80(R) HB 3222 - 2nd reading 1 (H)



	Amend CSHB 3222 by striking all below the enacting clause and 
substituting the following:
	SECTION 1.  Section 48.102, Business & Commerce Code, as 
added by Chapter 294, Acts of the 79th Legislature, Regular 
Session, 2005, is amended to read as follows:
	Sec. 48.102.  BUSINESS DUTY TO PROTECT AND SAFEGUARD 
SENSITIVE PERSONAL INFORMATION.  (a)  In this section:
		(1)  "Access device" means a card or device issued by a 
financial institution that contains a magnetic stripe, 
microprocessor chip, or other means for storing information.  The 
term includes a credit card, debit card, or stored value card.
		(2)  "Breach of system security" has the meaning 
assigned by Section 48.103.
		(3)  "Financial institution" has the meaning assigned 
by 15 U.S.C. Section 6809.
	(b)  A business shall implement and maintain reasonable 
procedures, including taking any appropriate corrective action, to 
protect and safeguard from unlawful use or disclosure any sensitive 
personal information collected or maintained by the business in the 
regular course of business.
	(c)  A business that, in the regular course of business, 
collects, maintains, or stores sensitive personal information in 
connection with an access device must comply with payment card 
industry data security standards.
	(d) [(b)]  A business shall destroy or arrange for the 
destruction of customer records containing sensitive personal 
information within the business's custody or control that are not 
to be retained by the business by:
		(1)  shredding;                                                               
		(2)  erasing; or                                                              
		(3)  otherwise modifying the sensitive personal 
information in the records to make the information unreadable or 
undecipherable through any means.
	(e)  A financial institution may bring an action against a 
business that is subject to a breach of system security if, at the 
time of the breach, the business is in violation of Subsection (c).  
A court may not certify an action brought under this subsection as a 
class action.
	(f)  Before filing an action under Subsection (e), a 
financial institution must provide to the business written notice 
requesting that the business provide certification or an assessment 
of the business's compliance with payment card industry data 
security standards.  The certification or assessment must be issued 
by a payment card industry-approved auditor or another person 
authorized to issue that certification or assessment under payment 
card industry data security standards.  The court shall, on motion, 
dismiss an action brought under Subsection (e) with prejudice to 
the refiling of the action if the business provides to the financial 
institution the certification of compliance required under this 
subsection not later than the 30th day after receiving the notice.

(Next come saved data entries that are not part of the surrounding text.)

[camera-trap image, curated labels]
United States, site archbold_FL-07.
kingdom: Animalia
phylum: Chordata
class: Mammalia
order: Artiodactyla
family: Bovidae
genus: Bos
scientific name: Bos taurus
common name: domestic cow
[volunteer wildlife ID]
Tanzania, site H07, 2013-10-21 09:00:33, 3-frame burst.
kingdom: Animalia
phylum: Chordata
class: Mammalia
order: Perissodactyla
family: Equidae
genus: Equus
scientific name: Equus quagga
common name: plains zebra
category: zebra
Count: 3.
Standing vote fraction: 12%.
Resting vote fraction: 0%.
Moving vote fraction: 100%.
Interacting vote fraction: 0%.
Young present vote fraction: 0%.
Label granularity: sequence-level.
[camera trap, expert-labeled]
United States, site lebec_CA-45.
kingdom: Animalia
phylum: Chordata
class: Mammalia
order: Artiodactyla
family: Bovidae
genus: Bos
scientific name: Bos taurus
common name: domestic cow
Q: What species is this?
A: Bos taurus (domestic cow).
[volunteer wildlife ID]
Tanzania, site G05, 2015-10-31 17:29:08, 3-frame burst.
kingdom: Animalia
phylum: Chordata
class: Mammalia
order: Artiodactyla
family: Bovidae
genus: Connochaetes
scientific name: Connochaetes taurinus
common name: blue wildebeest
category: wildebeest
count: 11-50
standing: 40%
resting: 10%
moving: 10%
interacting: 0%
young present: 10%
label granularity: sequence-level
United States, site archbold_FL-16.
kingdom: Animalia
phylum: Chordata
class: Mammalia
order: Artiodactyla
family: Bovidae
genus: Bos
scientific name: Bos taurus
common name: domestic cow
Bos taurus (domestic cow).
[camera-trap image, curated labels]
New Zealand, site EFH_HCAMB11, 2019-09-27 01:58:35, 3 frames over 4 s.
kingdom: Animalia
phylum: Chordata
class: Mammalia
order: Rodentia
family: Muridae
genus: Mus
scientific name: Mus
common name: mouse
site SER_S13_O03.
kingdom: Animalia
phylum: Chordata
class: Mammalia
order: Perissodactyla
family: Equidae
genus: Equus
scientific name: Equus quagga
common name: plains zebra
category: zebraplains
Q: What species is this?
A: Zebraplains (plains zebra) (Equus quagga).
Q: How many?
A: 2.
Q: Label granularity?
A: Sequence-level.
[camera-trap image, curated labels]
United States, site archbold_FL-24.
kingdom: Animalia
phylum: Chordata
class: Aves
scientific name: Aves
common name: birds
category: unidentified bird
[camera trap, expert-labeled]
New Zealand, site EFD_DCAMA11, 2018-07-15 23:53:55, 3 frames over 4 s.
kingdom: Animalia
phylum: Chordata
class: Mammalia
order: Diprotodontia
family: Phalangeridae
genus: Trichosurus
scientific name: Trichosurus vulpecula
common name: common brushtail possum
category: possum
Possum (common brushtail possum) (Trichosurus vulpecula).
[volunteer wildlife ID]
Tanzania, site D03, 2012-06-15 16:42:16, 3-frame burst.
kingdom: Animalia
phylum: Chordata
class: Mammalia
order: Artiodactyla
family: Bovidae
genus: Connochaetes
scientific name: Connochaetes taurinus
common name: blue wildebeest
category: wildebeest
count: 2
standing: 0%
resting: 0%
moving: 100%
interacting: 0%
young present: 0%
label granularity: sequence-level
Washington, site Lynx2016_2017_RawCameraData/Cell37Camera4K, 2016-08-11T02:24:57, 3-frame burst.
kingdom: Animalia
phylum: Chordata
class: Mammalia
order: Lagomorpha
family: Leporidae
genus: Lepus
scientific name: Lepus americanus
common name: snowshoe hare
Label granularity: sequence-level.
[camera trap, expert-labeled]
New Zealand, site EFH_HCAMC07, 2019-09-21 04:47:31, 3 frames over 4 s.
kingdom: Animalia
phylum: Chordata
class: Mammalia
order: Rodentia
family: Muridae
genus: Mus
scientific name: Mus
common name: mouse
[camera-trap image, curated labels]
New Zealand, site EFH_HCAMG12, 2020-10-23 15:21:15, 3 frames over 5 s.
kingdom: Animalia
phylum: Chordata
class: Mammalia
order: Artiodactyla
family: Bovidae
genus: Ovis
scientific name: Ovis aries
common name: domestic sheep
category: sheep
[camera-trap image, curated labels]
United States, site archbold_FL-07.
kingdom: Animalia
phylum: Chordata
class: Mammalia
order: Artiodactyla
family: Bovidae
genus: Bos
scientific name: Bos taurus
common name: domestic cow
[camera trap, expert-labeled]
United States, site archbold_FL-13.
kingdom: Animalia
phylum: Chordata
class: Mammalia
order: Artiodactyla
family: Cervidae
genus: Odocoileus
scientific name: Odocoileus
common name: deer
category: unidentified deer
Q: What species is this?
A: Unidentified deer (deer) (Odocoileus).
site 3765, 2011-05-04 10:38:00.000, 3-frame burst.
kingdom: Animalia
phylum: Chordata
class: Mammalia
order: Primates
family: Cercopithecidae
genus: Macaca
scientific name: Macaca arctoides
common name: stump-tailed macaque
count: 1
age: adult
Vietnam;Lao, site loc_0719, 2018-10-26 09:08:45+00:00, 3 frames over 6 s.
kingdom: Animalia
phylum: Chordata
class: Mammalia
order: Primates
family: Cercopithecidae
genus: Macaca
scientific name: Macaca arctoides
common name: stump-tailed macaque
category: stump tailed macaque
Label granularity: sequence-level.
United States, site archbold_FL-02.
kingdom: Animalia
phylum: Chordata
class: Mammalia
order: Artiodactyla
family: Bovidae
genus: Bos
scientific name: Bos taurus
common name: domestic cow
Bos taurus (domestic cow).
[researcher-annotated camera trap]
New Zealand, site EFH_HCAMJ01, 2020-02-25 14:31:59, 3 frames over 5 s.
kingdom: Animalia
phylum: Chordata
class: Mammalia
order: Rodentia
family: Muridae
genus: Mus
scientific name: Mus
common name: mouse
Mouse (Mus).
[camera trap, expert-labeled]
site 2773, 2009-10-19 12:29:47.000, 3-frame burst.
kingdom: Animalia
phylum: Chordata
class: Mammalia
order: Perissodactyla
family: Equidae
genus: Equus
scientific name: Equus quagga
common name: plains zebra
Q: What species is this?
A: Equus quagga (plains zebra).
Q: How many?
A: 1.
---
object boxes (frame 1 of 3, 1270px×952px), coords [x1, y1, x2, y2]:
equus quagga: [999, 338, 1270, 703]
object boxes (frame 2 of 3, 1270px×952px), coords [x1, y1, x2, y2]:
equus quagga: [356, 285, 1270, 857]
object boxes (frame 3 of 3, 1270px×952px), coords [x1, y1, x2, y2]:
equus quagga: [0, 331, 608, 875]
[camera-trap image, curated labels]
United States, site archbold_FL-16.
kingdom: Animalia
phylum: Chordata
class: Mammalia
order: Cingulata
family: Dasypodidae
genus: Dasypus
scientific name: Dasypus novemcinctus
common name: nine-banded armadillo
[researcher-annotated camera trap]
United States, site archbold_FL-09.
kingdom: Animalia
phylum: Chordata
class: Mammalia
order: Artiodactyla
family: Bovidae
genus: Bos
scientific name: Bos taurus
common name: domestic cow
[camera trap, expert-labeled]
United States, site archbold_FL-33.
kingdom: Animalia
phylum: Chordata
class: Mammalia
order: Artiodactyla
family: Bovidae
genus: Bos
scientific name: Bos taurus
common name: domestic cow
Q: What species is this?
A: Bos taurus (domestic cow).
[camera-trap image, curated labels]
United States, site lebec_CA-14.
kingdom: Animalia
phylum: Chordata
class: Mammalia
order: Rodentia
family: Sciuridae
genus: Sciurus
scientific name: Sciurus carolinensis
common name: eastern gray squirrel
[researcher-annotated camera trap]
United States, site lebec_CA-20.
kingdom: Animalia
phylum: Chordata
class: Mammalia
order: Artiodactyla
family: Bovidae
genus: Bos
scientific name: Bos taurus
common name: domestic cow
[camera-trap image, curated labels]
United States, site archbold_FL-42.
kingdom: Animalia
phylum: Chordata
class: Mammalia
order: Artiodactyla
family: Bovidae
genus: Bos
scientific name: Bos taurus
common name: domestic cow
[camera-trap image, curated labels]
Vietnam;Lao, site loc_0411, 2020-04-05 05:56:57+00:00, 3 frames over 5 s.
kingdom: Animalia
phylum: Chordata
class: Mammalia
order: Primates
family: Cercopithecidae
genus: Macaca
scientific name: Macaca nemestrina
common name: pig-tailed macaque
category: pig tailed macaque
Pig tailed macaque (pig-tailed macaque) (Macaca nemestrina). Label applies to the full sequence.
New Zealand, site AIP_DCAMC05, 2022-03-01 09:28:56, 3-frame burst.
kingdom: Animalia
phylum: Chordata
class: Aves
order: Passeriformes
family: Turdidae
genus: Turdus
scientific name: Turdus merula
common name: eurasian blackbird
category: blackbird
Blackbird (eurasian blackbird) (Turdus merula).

	(g)  A presumption that a business has complied with 
Subsection (c) exists if:
		(1)  the business contracts for or otherwise uses the 
services of a third party to collect, maintain, or store sensitive 
personal information in connection with an access device;
		(2)  the business requires that the third party attest 
to or offer proof of compliance with payment card industry data 
security standards; and
		(3)  the business contractually requires the third 
party's continued compliance with payment card industry data 
security standards.
	(h)  A financial institution that brings an action under 
Subsection (e) may obtain actual damages arising from the 
violation.  Actual damages include any cost incurred by the 
financial institution in connection with:
		(1)  the cancellation or reissuance of an access device 
affected by the breach;
		(2)  the closing of a deposit, transaction, share 
draft, or other account affected by the breach and any action to 
stop payment or block a transaction with respect to the account;
		(3)  the opening or reopening of a deposit, 
transaction, share draft, or other account affected by the breach;
		(4)  a refund or credit made to an account holder to 
cover the cost of any unauthorized transaction related to the 
breach;  and
		(5)  the notification of account holders affected by 
the breach.     
	(i)  In an action brought under Subsection (e), the court 
shall award the prevailing party reasonable attorney's fees and 
costs, except that a business may not be awarded reasonable 
attorney's fees and costs unless the court is presented proof that 
the business provided the certification or assessment of compliance 
with security standards to the financial institution within the 
period prescribed by Subsection (f).
	(j) [(c)]  This section does not apply to a financial 
institution, except that a financial institution that is injured 
following a breach of system security of a business's computerized 
data may bring an action under Subsection (e) [as defined by 15 
U.S.C. Section 6809].
	SECTION 2.  This Act takes effect January 1, 2009.